Our range of Multi-Asset Funds are globally diversified across Equities, Fixed Income and Real Assets. Within Equities, we maintain a similar weight to peers but with higher diversification. We continue to monitor the potential upside and downside risk associated with each of the ‘big 7’ companies, all of which sit within our PruFund Growth and PruFund Cautious Funds, 1.44% for PruFund Growth and 0.78% for PruFund Cautious as at end July 2023.
Asset allocations are regularly reviewed and may vary from time to time, but will always be consistent with the funds objective.
The value of your clients’ investment can go down as well as up. Past performance is not a reliable indicator of future performance.
*Source Markets Insider 9.6.23
Information provided has been obtained from sources that M&G Treasury and Investment Office (T&IO) believes to be reliable and accurate at the time of issue but no representation or warranty is made as to its fairness, accuracy, or completeness.
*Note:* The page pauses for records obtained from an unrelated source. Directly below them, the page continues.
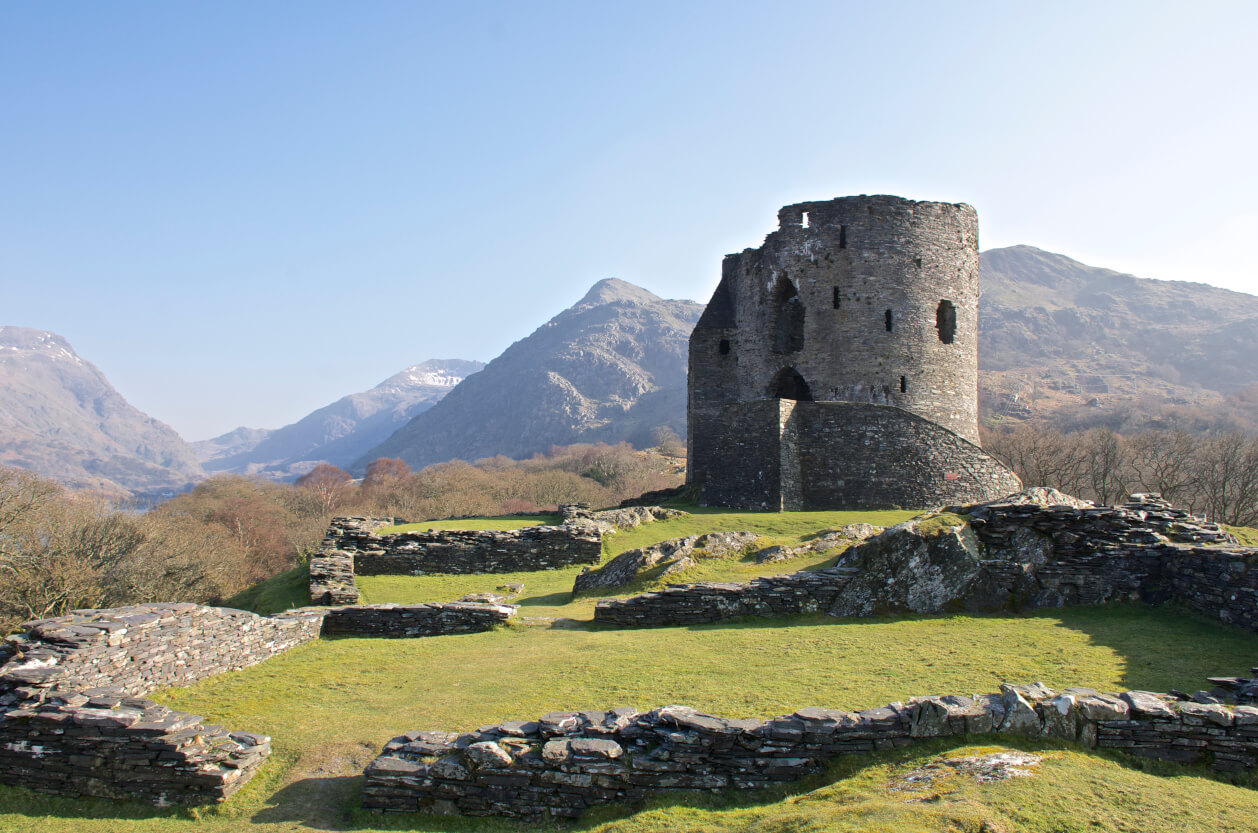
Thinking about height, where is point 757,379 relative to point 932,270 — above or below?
below

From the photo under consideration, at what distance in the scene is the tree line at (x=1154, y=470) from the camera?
142 feet

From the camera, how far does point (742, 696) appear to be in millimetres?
9797

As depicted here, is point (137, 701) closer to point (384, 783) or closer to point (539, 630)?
point (384, 783)

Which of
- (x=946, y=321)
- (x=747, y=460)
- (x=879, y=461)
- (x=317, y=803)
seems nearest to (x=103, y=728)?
(x=317, y=803)

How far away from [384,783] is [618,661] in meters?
4.62

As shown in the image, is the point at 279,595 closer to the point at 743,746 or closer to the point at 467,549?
the point at 467,549

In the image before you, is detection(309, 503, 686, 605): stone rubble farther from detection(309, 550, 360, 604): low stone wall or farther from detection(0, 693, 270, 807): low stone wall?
detection(0, 693, 270, 807): low stone wall

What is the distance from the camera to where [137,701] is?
993 centimetres

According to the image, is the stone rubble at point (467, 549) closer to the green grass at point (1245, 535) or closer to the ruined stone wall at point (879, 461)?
the ruined stone wall at point (879, 461)

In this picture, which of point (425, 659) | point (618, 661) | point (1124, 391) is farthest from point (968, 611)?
point (1124, 391)

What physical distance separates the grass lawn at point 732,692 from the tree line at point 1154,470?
37364 mm

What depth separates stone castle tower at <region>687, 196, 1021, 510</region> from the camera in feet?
92.4

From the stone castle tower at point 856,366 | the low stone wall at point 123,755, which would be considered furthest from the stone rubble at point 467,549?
the low stone wall at point 123,755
The views expressed herein are subject to change without notice. No person should rely on the content or act on the basis of any matter contained in this document without obtaining specific professional advice. Neither T&IO, nor any of its associates, nor any director, or employee accepts any liability for any loss arising directly or indirectly from any use of this article. Reference to the names of each asset class/company mentioned in this communication is merely for explaining the investment strategy and should not be construed as investment advice or investment recommendation of those companies.